The slower loan approval process has caused cost overruns and delays in project implementation. Rajshahi Wasa Surface Water Treatment Plant has been delayed by at least three years due to a lack of a timely loan agreement.
Moreover, Bangladesh is set to pay more for the water treatment plant as the Chinese denied international bidding. “In this loan, the project contractor is selected by the lender, also from China. Since these are tied loans, their procurement price becomes higher,” said M. Fouzul Kabir Khan, former secretary of the Bangladesh government.

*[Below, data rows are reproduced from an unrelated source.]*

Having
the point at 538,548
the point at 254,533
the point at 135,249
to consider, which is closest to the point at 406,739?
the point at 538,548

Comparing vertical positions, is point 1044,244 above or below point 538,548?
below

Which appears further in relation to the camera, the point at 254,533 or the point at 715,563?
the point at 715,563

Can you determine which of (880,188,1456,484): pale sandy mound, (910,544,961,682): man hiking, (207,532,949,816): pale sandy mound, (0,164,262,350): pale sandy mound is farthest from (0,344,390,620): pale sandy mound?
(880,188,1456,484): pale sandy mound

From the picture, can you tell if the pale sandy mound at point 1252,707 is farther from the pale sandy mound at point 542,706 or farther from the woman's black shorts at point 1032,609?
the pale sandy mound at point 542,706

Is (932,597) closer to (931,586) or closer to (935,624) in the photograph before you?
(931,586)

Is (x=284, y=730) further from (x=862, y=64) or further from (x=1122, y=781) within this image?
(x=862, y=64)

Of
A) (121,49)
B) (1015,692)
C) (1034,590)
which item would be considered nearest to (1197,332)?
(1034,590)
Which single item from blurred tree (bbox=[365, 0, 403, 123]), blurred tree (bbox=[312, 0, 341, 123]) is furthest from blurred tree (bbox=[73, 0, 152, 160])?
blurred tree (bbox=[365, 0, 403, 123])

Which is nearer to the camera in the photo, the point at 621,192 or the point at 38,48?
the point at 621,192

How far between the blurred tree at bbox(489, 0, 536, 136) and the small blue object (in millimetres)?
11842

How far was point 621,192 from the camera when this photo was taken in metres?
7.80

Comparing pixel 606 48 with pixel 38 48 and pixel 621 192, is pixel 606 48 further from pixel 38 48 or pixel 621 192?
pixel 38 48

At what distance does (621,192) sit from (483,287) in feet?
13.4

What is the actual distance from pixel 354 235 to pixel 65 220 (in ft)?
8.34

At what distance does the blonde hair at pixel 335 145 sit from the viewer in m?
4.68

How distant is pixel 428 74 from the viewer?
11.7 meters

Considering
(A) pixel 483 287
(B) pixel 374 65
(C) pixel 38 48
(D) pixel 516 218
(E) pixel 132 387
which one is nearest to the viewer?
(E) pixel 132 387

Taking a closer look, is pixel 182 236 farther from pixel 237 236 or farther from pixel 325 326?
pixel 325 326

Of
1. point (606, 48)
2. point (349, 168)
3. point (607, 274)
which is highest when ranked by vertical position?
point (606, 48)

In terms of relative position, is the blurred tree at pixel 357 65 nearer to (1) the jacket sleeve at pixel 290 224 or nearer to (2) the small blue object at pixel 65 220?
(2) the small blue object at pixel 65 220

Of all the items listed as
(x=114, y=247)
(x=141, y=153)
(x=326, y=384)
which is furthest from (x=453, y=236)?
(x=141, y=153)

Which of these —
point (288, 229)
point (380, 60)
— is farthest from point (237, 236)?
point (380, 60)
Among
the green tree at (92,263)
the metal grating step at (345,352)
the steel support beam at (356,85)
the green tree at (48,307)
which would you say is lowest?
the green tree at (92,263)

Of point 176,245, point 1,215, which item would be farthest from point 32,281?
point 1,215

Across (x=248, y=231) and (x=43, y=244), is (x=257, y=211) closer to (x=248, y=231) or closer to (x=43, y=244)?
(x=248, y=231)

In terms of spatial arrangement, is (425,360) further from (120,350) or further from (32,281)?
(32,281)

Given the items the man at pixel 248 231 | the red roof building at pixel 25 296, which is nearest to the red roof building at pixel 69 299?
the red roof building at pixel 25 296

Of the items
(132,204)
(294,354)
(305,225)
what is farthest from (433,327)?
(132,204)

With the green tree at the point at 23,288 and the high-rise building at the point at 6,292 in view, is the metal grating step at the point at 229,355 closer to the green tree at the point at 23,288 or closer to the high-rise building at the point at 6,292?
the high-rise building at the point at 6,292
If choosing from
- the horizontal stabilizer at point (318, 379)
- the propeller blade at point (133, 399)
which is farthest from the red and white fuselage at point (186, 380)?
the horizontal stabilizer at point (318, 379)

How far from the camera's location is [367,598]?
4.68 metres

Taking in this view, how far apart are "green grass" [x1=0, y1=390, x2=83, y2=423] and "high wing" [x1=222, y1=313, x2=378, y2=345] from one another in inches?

Bangladesh had earlier sought to re-evaluate the China-funded projects and downwardly revised their cost as the Chinese conditions led the effective interest rate on Chinese loans to swell up to 10-15 percent. Many global experts have expressed concerns over Chinese loans, the forceful participation of Chinese companies and higher interest rates.
This however irked China. So, it took to arm-twistingby threatening to halt the ongoing work on important rail lines. “I believe Chinese projects are always overvalued. But since they had already reached advanced stages, a unilateral cut may have hurt China’s ego,” Mansur said.
Overall, the pace of Chinese-funded projects in Bangladesh has been quite slow. Of around 27 projects, which were proposed during Chinese President Xi Jinping’s visit in 2016, only three projects have been completed so far. Most of these projects have ceased to remain relevant now, said ERD secretary Sharifa Khan.
Also, China may have lost interest in the funding to Bangladesh under BRI. The commitments made by Beijing lose steam if projects do remain profitable for China, said Tom Baxter, Global China Editor of China Dialogue. “If forces aren’t well aligned for Chinese companies to make money, high-level statements of intent won’t really get off the ground,” he said.
China EXIM Bank has threatened to block further funding if Bangladesh fails to pay up debt in time. Against such a backdrop, decreasing returns from the BRI-led mega projects and pressure of repaying Chinese loans can have a serious impact on Bangladesh’s macroeconomic stability and foreign reserves.
Mustafa Kamal Mujeri, a former chief economist at Bangladesh’s central bank, said the foreign loans become a burden if there is a mismatch between actual and projected returns from the mega projects. He said “The debt repayment requirements are increasing fast and will continue rising. There is a need to “be careful and selective in taking foreign loans,” Mujeri added.